I appreciate (and will follow) your advice about looking into more modern texts on the subject. Thanks.

17. May 6, 2013

### Staff: Mentor

Unlike the others who have responded to this thread, I totally agree with what you have expressed in the first paragraph. Maybe I learned all this in an antiquated way, but it has served me well in my extensive engineering career. And if the modern approach is more general and sophisticated, it still could not have changed the basic fundamental characteristics of vectors and tensors that you elucidated in the first paragraph.

I'd now like to say something about the gradient. The old time approach started out by looking at the differential change in a scalar field between two neighboring points in the space (or space-time):

$$df=\frac{\partial f}{\partial x^k}dx^k$$

Now, if $\vec{ds}$ represents a differential position vector between the two neighboring points, then $$\vec{ds}=\vec{a_i}dx^i$$
where the $\vec{a_i}$ are the coordinate basis vectors.

Based on the above two equations, we can write:
$$df=\vec{ds}\centerdot \nabla f$$

According to the above equations, the most natural way of writing the gradient of f is to write:

$$\nabla f = \vec{a^j}\frac{\partial f}{\partial x^j}$$

where the $\vec{a^j}$ are the duel basis vectors (aka basis 1 forms)

This is part of the motivation for referring to the gradient as an entity expressed in terms of covariant components $\frac{\partial f}{\partial x^j}$

18. May 6, 2013

### WannabeNewton

Thinking of one-forms and vectors in terms of how they transform may be fine for computational purposes but the modern notions are far superior in terms of elegance and formulating physical concepts in a coordinate-free way.

To be more precise, let $M$ be a smooth manifold and let $p\in M$. The vector space $T_{p}(M)$ is the set of all tangent vectors to $M$ at $p$ (more precisely it is the set of all derivations at $p$ which are the set of all linear functionals $X\in (C^{\infty}(M))^{*}$ such that $X(fg) = f(p)Xg + g(p)Xf$ for all $f,g\in C^{\infty}(M)$).

Before going further, let me define the pushforward of a tangent vector $X\in T_{p}(M)$ under a smooth map $F:M\rightarrow N$, where $N$ is another smooth manifold, as $F_{*}:T_{p}(M)\rightarrow T_{F(p)}(N)$ which acts on $X$ by $(F_{*}X)(f) = X(f\circ F), f\in C^{\infty}(M)$. This is in fact a derivation at $p$.

STATED PROBLEM 1:
Copy the lines of the entries word for word, from the line containing "Would a viewer" down to the end of the entries, leaving out the pictures.

Scene-based spatial questions:

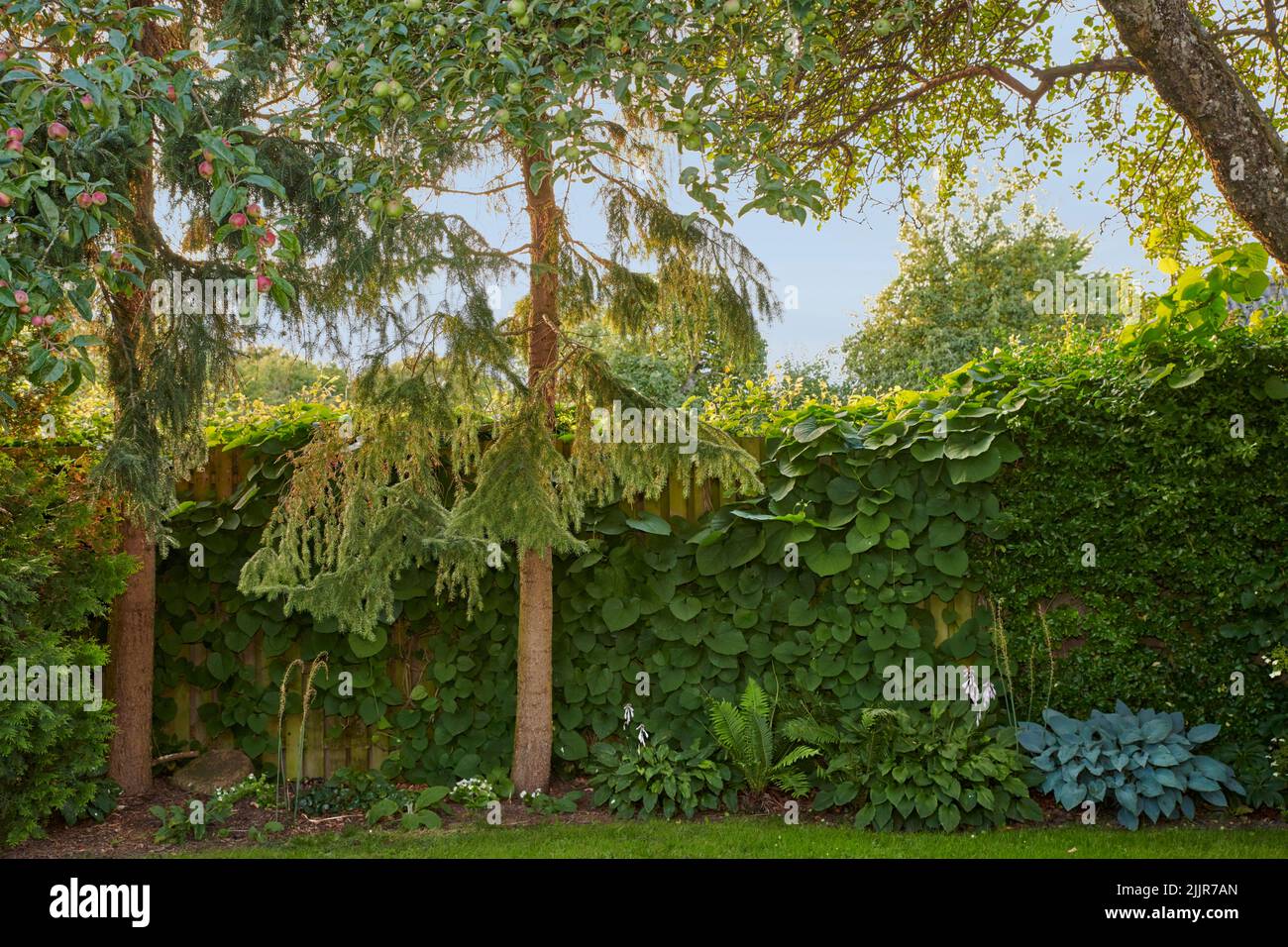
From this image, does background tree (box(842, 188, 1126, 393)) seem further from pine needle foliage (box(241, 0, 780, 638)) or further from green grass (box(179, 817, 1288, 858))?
green grass (box(179, 817, 1288, 858))

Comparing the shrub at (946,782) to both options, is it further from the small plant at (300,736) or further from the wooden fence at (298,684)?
the small plant at (300,736)

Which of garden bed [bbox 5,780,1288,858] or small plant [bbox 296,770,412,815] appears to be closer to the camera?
garden bed [bbox 5,780,1288,858]

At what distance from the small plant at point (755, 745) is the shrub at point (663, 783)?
0.13 m

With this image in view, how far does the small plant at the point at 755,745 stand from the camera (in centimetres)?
494

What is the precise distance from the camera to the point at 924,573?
517cm

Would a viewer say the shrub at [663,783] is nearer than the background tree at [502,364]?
No

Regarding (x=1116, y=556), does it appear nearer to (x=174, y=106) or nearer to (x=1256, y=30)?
(x=1256, y=30)

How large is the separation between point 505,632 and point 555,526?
1.28 m

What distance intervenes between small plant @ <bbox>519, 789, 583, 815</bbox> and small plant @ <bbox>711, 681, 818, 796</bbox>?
0.81 m

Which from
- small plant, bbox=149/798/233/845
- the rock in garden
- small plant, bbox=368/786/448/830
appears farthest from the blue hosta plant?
the rock in garden

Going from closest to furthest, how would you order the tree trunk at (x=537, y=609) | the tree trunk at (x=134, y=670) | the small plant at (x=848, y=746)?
1. the small plant at (x=848, y=746)
2. the tree trunk at (x=537, y=609)
3. the tree trunk at (x=134, y=670)

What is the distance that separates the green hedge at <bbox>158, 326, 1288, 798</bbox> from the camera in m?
4.84

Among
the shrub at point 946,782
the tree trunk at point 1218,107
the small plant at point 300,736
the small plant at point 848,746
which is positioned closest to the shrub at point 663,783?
the small plant at point 848,746

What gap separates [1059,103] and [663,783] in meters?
5.87
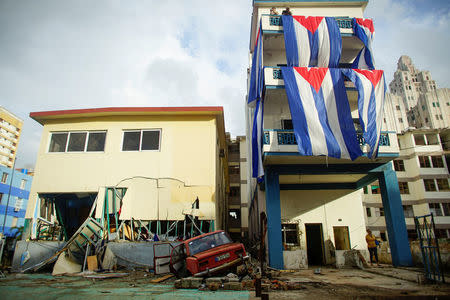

STATED PROBLEM 2:
In the forum thread about vectors and one-forms, write out everything from "To be more precise, let" down to "derivation at $p$.", switching "smooth manifold" to "differentiable manifold" wherever it appears.

WRITTEN SOLUTION 1:
Would a viewer say the shrub at [663,783] is nearer than the background tree at [502,364]?
No

Regarding (x=1116, y=556), does it appear nearer to (x=174, y=106) or nearer to (x=1256, y=30)?
(x=1256, y=30)

How large is the separation between point 505,632 and point 555,526?
1.28 m

What distance intervenes between small plant @ <bbox>519, 789, 583, 815</bbox> and small plant @ <bbox>711, 681, 818, 796</bbox>?
0.81 m

Which from
- small plant, bbox=149/798/233/845
- the rock in garden
- small plant, bbox=368/786/448/830
appears farthest from the blue hosta plant?
the rock in garden

Going from closest to furthest, how would you order the tree trunk at (x=537, y=609) | the tree trunk at (x=134, y=670) | the small plant at (x=848, y=746)?
1. the small plant at (x=848, y=746)
2. the tree trunk at (x=537, y=609)
3. the tree trunk at (x=134, y=670)

What is the distance that separates the green hedge at <bbox>158, 326, 1288, 798</bbox> from the camera in m?
4.84

Among
the shrub at point 946,782
the tree trunk at point 1218,107
the small plant at point 300,736
the small plant at point 848,746
which is positioned closest to the shrub at point 663,783?
the small plant at point 848,746

What gap separates [1059,103] and [663,783] in meters?
5.87

WRITTEN SOLUTION 2:
To be more precise, let $M$ be a differentiable manifold and let $p\in M$. The vector space $T_{p}(M)$ is the set of all tangent vectors to $M$ at $p$ (more precisely it is the set of all derivations at $p$ which are the set of all linear functionals $X\in (C^{\infty}(M))^{*}$ such that $X(fg) = f(p)Xg + g(p)Xf$ for all $f,g\in C^{\infty}(M)$).

Before going further, let me define the pushforward of a tangent vector $X\in T_{p}(M)$ under a smooth map $F:M\rightarrow N$, where $N$ is another differentiable manifold, as $F_{*}:T_{p}(M)\rightarrow T_{F(p)}(N)$ which acts on $X$ by $(F_{*}X)(f) = X(f\circ F), f\in C^{\infty}(M)$. This is in fact a derivation at $p$.